Habituada a trabalhar com a inclusão, após dirigir "Hamlet" com atores com síndrome de Down, a dramaturga peruana aborda outra grande peça de teatro com um elenco inusitado: dos 12 atores da companhia do Centro Dramático Nacional de Madri, apenas dois podem enxergar. Os outros 10 são cegos ou deficientes visuais (com apenas 10% de visão). 

Mas no palco, sem bengalas ou óculos escuros, o público não sabe quem é cego e quem não é.

Chela de Ferrari brinca com preconceitos. Com fones de ouvido e um bloco de notas na mão, explica que quer "tornar visível o invisível", e descreve ao público os móveis e cenários que faltam, enquanto detalha o público para o elenco.

Nina, interpretada por Belén González, cega e atriz não profissional, sobe ao palco. A jovem de 25 anos desfila pelo espaço, no qual por vezes tem que procurar o ombro de seu companheiro de cena Agus Ruiz, que não é cego nem possui deficiência visual, que interpreta o papel de Boris.

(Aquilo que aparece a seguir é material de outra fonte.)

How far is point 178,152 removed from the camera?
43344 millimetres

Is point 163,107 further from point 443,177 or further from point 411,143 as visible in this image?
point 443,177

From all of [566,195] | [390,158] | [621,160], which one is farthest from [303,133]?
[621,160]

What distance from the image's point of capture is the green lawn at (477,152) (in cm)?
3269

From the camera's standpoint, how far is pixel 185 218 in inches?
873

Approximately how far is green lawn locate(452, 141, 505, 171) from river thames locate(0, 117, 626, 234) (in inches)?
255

"Vejo Belén e me sinto absolutamente fascinado porque uma atriz com visão nunca conseguiria como ela faz", diz Ferrari, que não quer "romantizar nada".

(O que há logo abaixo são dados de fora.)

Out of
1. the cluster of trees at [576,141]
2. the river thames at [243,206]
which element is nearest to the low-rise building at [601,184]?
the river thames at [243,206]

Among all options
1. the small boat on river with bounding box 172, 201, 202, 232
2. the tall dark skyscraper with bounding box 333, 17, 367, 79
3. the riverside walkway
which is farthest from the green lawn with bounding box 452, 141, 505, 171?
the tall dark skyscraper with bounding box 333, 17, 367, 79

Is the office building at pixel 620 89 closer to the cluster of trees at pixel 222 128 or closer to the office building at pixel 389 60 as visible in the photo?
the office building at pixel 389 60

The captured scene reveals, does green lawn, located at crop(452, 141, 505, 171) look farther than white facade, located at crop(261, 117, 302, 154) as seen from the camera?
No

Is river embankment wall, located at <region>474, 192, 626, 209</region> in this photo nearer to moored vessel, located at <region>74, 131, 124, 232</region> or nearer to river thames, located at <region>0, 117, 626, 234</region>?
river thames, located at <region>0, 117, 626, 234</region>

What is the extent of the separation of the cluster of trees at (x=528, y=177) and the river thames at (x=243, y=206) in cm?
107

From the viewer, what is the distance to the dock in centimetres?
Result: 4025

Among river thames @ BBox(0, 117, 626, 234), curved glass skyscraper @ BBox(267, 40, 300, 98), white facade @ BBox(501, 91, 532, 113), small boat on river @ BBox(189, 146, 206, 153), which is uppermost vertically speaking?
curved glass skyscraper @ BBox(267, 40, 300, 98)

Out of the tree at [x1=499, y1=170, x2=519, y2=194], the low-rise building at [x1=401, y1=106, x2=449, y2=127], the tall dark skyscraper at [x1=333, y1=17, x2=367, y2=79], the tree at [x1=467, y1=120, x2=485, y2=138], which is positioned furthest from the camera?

- Adaptação "fundamental" -

A companhia tem apenas 38 dias de ensaio, com cenas que incluem diversas danças coletivas, uma com música techno que repete versos do texto de Tchekhov e uma cena delirante de karaokê.

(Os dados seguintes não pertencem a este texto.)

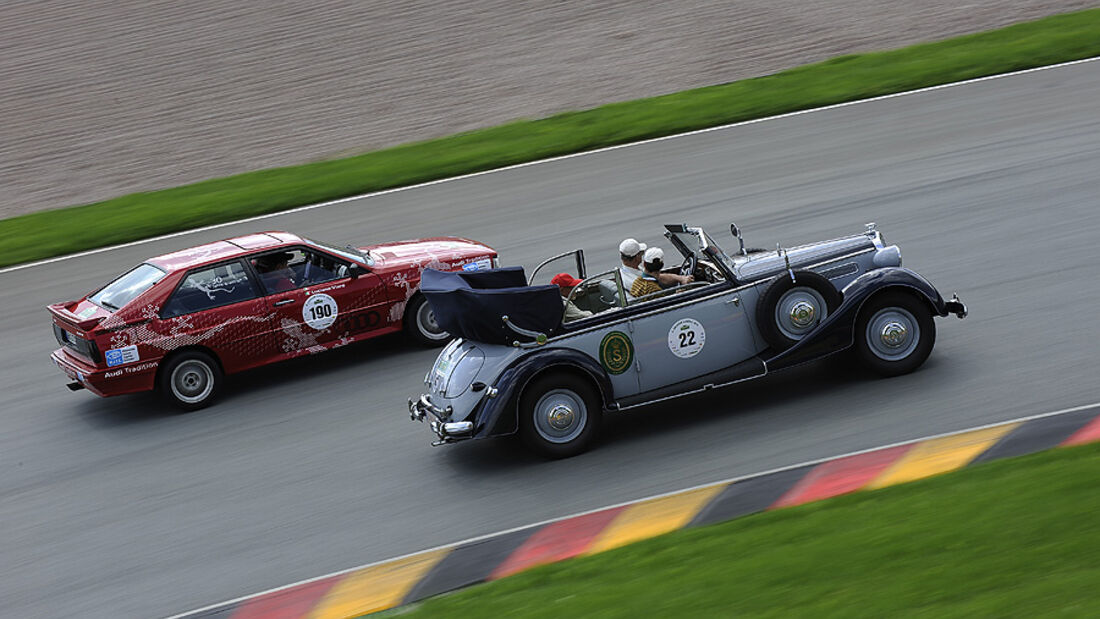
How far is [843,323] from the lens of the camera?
1007cm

"A adaptação do espaço é fundamental. Não vejo absolutamente nada", explica Lola Robles, que interpreta Arkadina, e que já tem experiência em obras inclusivas.

"Assessora de acessibilidade" da peça, Robles idealizou um sistema de borlas suspensas atrás das cortinas para que os atores soubessem em que área dos bastidores haviam entrado.

O palco também conta com finas tiras de madeira em forma de cruz pregadas no chão, indicando aos atores onde estão. 

"Não conseguimos ver, mas nos orientamos pelo som dos passos no palco. Às vezes pedimos aos outros que suspirem para localizá-los, ou que estalem os dedos", descreve, querendo evitar a todo o custo que "alguém nos agarre pelo braço para nos acompanhar".